Obacht! Ähnlich wie Lufthansa oder Deutsche Börse ist auch die Deutsche Post in ihrem Segment der einzig große Konzern in Deutschland, der im Ausland als bedeutender Global Player mitspielen kann (Monopolist oder beinahe Monopolist). Und genau diese Art von Unternehmen will unser aller Bundeswirtschaftsminister Peter Altmaier massiv stützen, schützen und fördern, wie er es in den letzten Wochen klar zum Ausdruck brachte (Nationale Champions schaffen).

Im Januar hatte die zuständige Bundesnetzagentur vorgeschlagen, dass man der Deutschen Post ein Preiserhöhungspotenzial von bis zu 4,8% zugestehen solle. Das fand die Post aber nicht so schön, und drohte indirekt mit der Entlassung von Mitarbeitern. Und was machte Peter Altmaier? Er tat, was zu tun war… die Bundesnetzagentur wurde angewiesen doch bitte ihren Berechnungsschlüssel (richtige Formulierung?) „anzupassen“.

Und ohhh Wunder, heute verkündet die Bundesnetzagentur, dass man der Deutschen Post einen Preiserhöhungsspielraum von bis zu 10,6% zugestehe. Mal eben mehr als verdoppelt, das ist doch was! Und nochmal ohhh Wunder. Die Agentur erwähnt in ihrer Veröffentlichung gleich zwei mal, dass die Deutsche Post versprochen habe im Gegenzug 5.000 neue Stellen zu schaffen. Dazu sagt die Agentur im Wortlaut:

Wir berücksichtigen die Ankündigung der Post, neue Zusteller einzustellen. Die Ankündigungen der Post werden wir überwachen.

Die Bundesnetzagentur wird kontrollieren, dass die angekündigten Neueinstellungen auch tatsächlich erfolgen.

Also, im Klartext: Es gibt einen nicht ausgesprochenen, aber mehr als offensichtlichen politischen Deal. Ihr schafft neue Jobs, dafür dürft ihr so richtig kräftig die Preise raufsetzen. Na da freut sich der Post-Kunde.
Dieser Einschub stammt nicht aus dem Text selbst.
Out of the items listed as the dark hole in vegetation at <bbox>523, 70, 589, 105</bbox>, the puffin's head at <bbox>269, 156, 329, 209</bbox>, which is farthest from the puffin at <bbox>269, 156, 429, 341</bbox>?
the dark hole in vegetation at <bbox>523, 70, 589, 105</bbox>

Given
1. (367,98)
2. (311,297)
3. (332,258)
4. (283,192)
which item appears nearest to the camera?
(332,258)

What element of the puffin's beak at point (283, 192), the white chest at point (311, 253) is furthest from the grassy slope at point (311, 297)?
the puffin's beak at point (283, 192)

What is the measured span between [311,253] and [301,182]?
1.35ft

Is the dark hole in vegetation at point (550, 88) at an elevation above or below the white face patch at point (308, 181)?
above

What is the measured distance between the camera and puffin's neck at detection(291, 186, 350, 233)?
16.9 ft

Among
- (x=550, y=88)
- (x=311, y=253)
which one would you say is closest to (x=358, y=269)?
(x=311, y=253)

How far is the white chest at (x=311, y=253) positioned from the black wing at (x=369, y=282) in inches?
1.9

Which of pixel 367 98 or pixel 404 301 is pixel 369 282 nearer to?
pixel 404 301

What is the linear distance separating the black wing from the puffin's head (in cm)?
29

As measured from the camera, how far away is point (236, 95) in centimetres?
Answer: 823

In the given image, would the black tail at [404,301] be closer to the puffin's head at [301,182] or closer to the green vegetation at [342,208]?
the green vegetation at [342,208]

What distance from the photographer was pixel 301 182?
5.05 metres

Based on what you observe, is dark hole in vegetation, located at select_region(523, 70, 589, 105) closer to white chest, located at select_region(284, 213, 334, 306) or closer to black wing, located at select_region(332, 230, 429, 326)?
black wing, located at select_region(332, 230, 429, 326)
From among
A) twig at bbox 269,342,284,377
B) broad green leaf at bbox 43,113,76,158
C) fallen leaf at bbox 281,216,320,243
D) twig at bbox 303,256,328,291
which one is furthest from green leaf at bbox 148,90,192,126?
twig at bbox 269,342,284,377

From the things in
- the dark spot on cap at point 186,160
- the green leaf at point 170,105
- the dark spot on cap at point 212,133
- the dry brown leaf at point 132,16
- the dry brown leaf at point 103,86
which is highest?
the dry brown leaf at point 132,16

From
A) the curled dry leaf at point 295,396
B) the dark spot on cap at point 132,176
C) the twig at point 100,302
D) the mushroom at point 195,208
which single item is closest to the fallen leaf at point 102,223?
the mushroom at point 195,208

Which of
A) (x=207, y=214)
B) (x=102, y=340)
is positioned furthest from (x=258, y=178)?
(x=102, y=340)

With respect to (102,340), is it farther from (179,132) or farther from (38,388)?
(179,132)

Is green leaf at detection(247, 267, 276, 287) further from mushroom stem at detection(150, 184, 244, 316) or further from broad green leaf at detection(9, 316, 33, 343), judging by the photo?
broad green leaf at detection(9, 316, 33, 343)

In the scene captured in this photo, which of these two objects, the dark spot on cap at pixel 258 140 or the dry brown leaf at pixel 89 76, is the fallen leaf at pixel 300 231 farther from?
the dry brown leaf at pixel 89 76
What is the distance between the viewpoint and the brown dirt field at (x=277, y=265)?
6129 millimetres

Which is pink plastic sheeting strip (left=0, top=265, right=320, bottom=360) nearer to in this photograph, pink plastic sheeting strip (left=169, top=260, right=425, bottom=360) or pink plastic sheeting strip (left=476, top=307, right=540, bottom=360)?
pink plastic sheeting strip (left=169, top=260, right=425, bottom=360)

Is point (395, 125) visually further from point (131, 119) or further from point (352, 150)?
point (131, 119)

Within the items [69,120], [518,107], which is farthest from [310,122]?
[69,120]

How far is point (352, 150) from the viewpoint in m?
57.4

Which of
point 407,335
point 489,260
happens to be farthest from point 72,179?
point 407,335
Das ist doch mal so richtig „Freie Marktwirtschaft“. Gedankenspiel: Die Deutsche Post wird bei ihrer Job-Zusage wohl schon mal genau kalkuliert haben, ob sich die Mehrkosten fürs Personal rechnen bei einer zehnprozentigen Portoerhöhung. Und wollen wir mal wetten, es wird sich rechnen. Und es werden in der Rechnung wohl noch ein paar Taler Gewinn übrig bleiben.

Die +10,6% ist ein Gesamtrahmen. Wie stark zum Beispiel das klassische Briefporto steigt, wird im Mai festgelegt. Aber man darf ruhig von einem Sprung von 70 auf 90 Cent ausgehen. Danke Herr Altmaier. Bauen Sie mal schön weiter ihre „Nationalen Champions“. Die Post-Aktionäre dürften sich freuen. Hier einige weitere aktuelle Originalaussagen der Bundesnetzagentur:

Die Bundesnetzagentur hat für den Zeitraum bis 31. Dezember 2021 einen Preiserhöhungsspielraum von 8,86 Prozent ermittelt, der sich aus einer Produktivitätsrate von minus 5,41 Prozent und einem Inflationsausgleich von 3,45 Prozent zusammensetzt. Weil die Deutsche Post AG Preisanhebungen nicht bereits zum 1. Januar 2019 vornehmen konnte, wird die Preisänderungsrate zusätzlich um rund 0,3 Prozentpunkte pro Monat korrigiert. Die Deutsche Post könnte bei geplantem Inkrafttreten neuer Briefentgelte zum 1. Juli 2019 damit von einem Preiserhöhungspotential von 10,63 Prozent Gebrauch machen.

Neben dem höheren Gewinnsatz berücksichtigt die Entscheidung auch die Auswirkungen der von der Deutschen Post Mitte 2018 angekündigten Umstrukturierungs- und Effizienzsteigerungsmaßnahmen. Die Deutsche Post hat damit höhere Kosten unter anderem dafür geltend gemacht, dass ca. 5.000 zusätzliche Mitarbeiter in der Zustellung eingesetzt werden sollen.